Fortunately, this is not a common occurence but it certainly can happen.

Has anyone here had this happen to them? And, how did you stop the engine? What did you learn from the experience?

Some research on this rather frightening experience:

From a Mercedes website:

General causes of a run away diesel:

If the turbo seal leaks on the intake side, it feeds unregulated fuel into the combustion chamber.

If the piston rings leak on the compression stroke, the crank case oil mist gets blown through the CCV (crank case vent) and into the intake, this feeds unregulated fuel into the combustion chamber, add a restricted or dirty air filter and you have a run away diesel.

An over full crankcase oil level can cause massive unregulated fuel into the combustion chamber leading to a run away diesel.

If the intake valve guides leak and the head oil drains are clogged with sludge, it feeds increasing amounts of unregulated fuel into the combustion chamber, which can cause or contribute to a run away.

If the piston rings leak on the intake stroke, it feeds unregulated fuel into the combustion chamber.

The larger the volume of unregulated fuel going into the combustion chamber, the greater the risk of a run away diesel.

Your best defense against a runaway is:

A clean intake system and air filter.

Regular oil changes.

Keeping a log of oil consumption.

Watching for excess smoke in the exhaust.

How can you stop a run away diesel?

### [Problems to solve]
• 1. From the runaway diesel passage, write out the text between "General causes of" and "stroke, it feeds unregulated fuel into the combustion chamber.", inclusive.
• 2. Using the runaway diesel passage, explain how piston rings that leak on the compression stroke can lead to a runaway diesel. Answer in one to three sentences.

### [Information given]
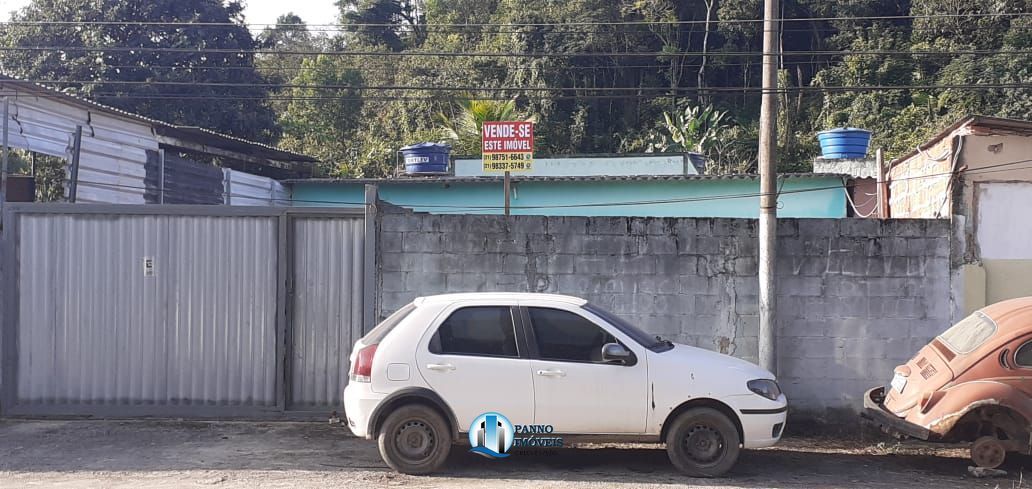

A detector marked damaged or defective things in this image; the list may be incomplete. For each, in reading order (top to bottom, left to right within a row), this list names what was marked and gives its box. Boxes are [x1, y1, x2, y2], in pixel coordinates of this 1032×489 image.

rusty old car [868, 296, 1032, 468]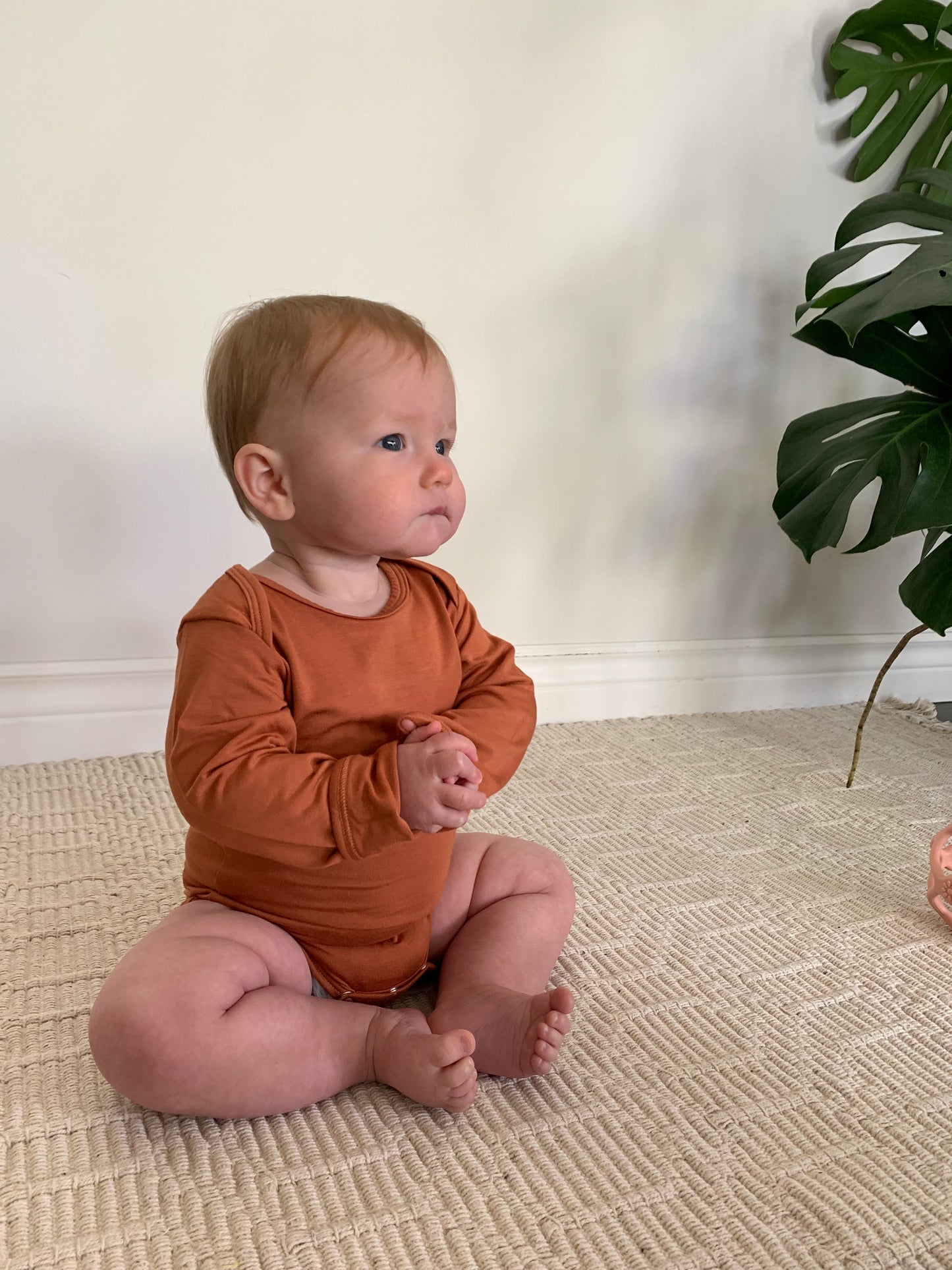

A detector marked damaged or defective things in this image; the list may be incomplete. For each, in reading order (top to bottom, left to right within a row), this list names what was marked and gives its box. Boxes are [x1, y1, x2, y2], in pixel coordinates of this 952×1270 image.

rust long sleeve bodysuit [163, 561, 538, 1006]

==

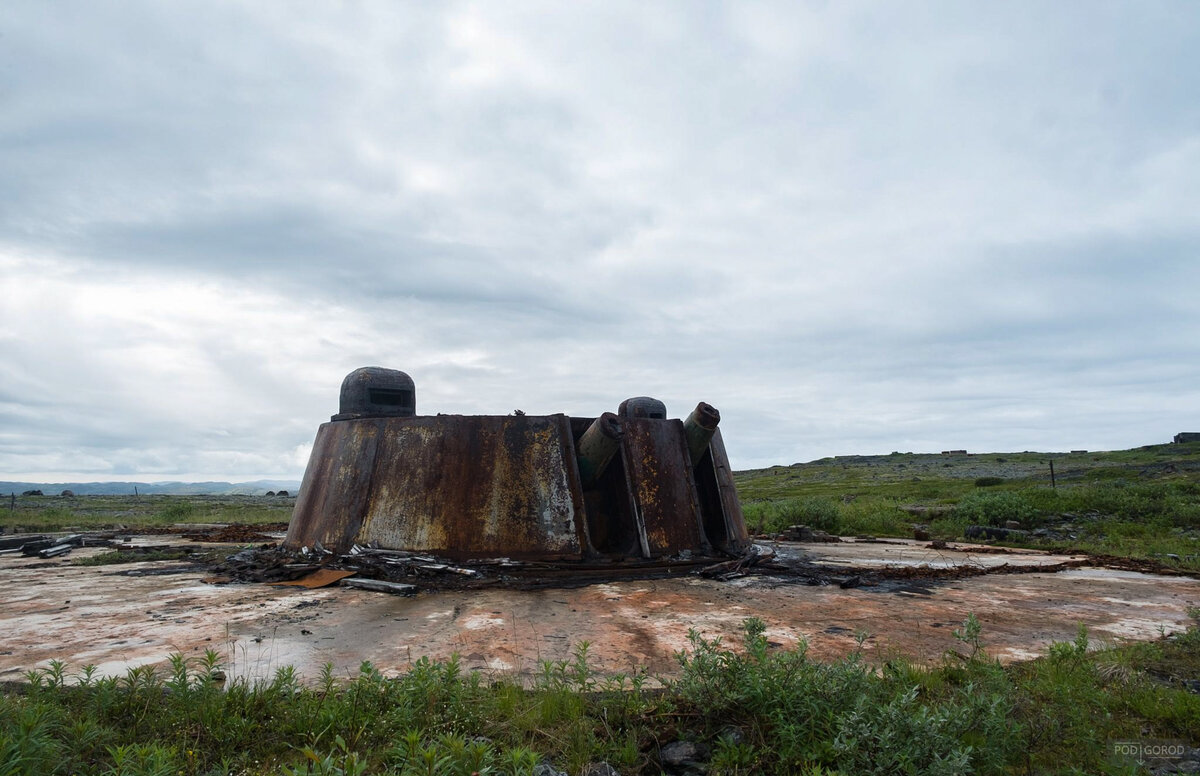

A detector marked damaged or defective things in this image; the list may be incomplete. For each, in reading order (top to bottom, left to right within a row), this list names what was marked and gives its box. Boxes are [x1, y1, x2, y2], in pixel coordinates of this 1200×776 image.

### [Expected outputs]
• 1.
General causes of a run away diesel:

If the turbo seal leaks on the intake side, it feeds unregulated fuel into the combustion chamber.

If the piston rings leak on the compression stroke, the crank case oil mist gets blown through the CCV (crank case vent) and into the intake, this feeds unregulated fuel into the combustion chamber, add a restricted or dirty air filter and you have a run away diesel.

An over full crankcase oil level can cause massive unregulated fuel into the combustion chamber leading to a run away diesel.

If the intake valve guides leak and the head oil drains are clogged with sludge, it feeds increasing amounts of unregulated fuel into the combustion chamber, which can cause or contribute to a run away.

If the piston rings leak on the intake stroke, it feeds unregulated fuel into the combustion chamber.

• 2. Crankcase oil mist gets blown through the crankcase vent and into the intake, which feeds unregulated fuel into the combustion chamber. Add a restricted or dirty air filter, and the result is a runaway diesel.